L’abbazia che non c’è più
1300 anni fa veniva fondata San Pietro di Precipiano, alle pendici del Montespineto, seconda sosta del corpo di Sant’Agostino durante la traslazione. Oggi quel che resta dell’antico cenobio è all’interno del parco di Villa Cauvin
Tra gli anniversari storici che segneranno il 2022 appena iniziato, non può essere dimenticata la fondazione del monastero di San Pietro di Precipiano, avvenuta secondo la tradizione, avvallata da diversi storici locali, nel 722.
Nasce come gemmazione della prestigiosa abbazia di Bobbio alla confluenza del Borbera con lo Scrivia, alle pendici del Montespineto, in una località insieme strategica e suggestiva.
Posta sotto l’egida della dinastia reale longobarda come la casa madre bobbiese, portò fiera fino al suo tramonto la coscienza della sua origine per volontà del Re Liutprando.
La stessa tradizione fissa a Precipiano la seconda sosta del corpo di Sant’Agostino, nel viaggio da Sampierdarena a San Pietro in Ciel d’Oro di Pavia, dove giunse il 28 febbraio. Il monastero sarebbe sorto nel luogo dove sostarono le reliquie del grande Padre della Chiesa, due giorni prima del loro ingresso a Pavia.
Il viaggio di terra, infatti, durò quatto giorni, con tappe di circa trenta chilometri ciascuna: Sampierdarena, Savignone, Precipiano, Casei Gerola, Pavia.
La Translatio Sancti Augustini
Gli storici non sono concordi nel fissare al 722 la “translatio” del sacro corpo e indicano una forbice temporale che va dal 716 al 726, con diverse ipotesi. Lasciando a lato questa diatriba, è importante sottolineare come l’abbazia di Precipiano venga a trovarsi collegata alla più grande operazione politico-religiosa della monarchia longobarda. Liutprando riscattò le reliquie di Sant’Agostino, conservate ai suoi tempi a Cagliari per timore che cadessero in mano araba e le fece trasportare solennemente a Pavia, capitale del regno. Il sovrano che si firmava “Rex christianus et catholicus”, desiderava accreditarsi sempre più presso la Sede Apostolica, come pure di sanare la secolare frattura che attraversava il suo regno; infatti i sudditi romani di fede nicena continuavano a guardare con sospetto i longobardi per la loro radice storica legata al cristianesimo ariano, mettendo in atto una forte resistenza culturale e identitaria che coinvolgeva diocesi e clero e che porterà, nei decenni successivi, a una sempre maggior simpatia verso il regno franco.

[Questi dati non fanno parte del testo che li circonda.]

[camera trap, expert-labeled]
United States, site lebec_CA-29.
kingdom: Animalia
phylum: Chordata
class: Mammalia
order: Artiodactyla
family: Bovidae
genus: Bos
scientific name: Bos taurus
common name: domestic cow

La deposizione del corpo di Sant’Agostino nella chiesa pavese di San Pietro in Ciel d’Oro, la scelta dell’approdo alla Cella di Sampierdarena e la fondazione dei due monasteri di Savignone e Precipiano, sui luoghi delle soste del sacro corpo, intitolati a San Pietro, sono tutti segni di un disegno orientato alla “captatio benevolentiae” della sede apostolica. Sarebbe stato più logico, in una chiave solo devozionale, che le nuove fondazioni portassero il titolo di Sant’Agostino o lo assumessero in relazione al suo passaggio, qualora già esistenti.
Il cenobio di Precipiano andò sempre fiero della sua fondazione regia e nel mosaico del pavimento, visibile ancora a inizio 800, riportava la scritta “Liutprand rex longobardorum”, già menzionata in un documento del 983.
I secoli dello splendore
Posto sotto l’autorità del vescovo di Lodi, sede tradizionalmente fedele alla monarchia longobarda, pur essendo in territorio della diocesi di Tortona, che era invece avversa ai re longobardi, fu oggetto di una lunga disputa giurisdizionale, finché nel 1157 Adriano IV lo assegnò definitivamente al vescovo di Tortona Oberto; l’assegnazione, contestata dai monaci, fu riconfermata nel 1162, sia come giurisdizione ecclesiastica sia come possesso civile. Il 9 giugno 1196 il Papa Celestino III porrà l’abbazia di Precipiano sotto protezione della Sede Apostolica, confermando il possesso dei suoi beni, che si estendevano prevalentemente nella media valle Scrivia, dal passo dei Giovi alla Val Borbera, con interessanti appendici in Lomellina a Gambarana e Sartirana.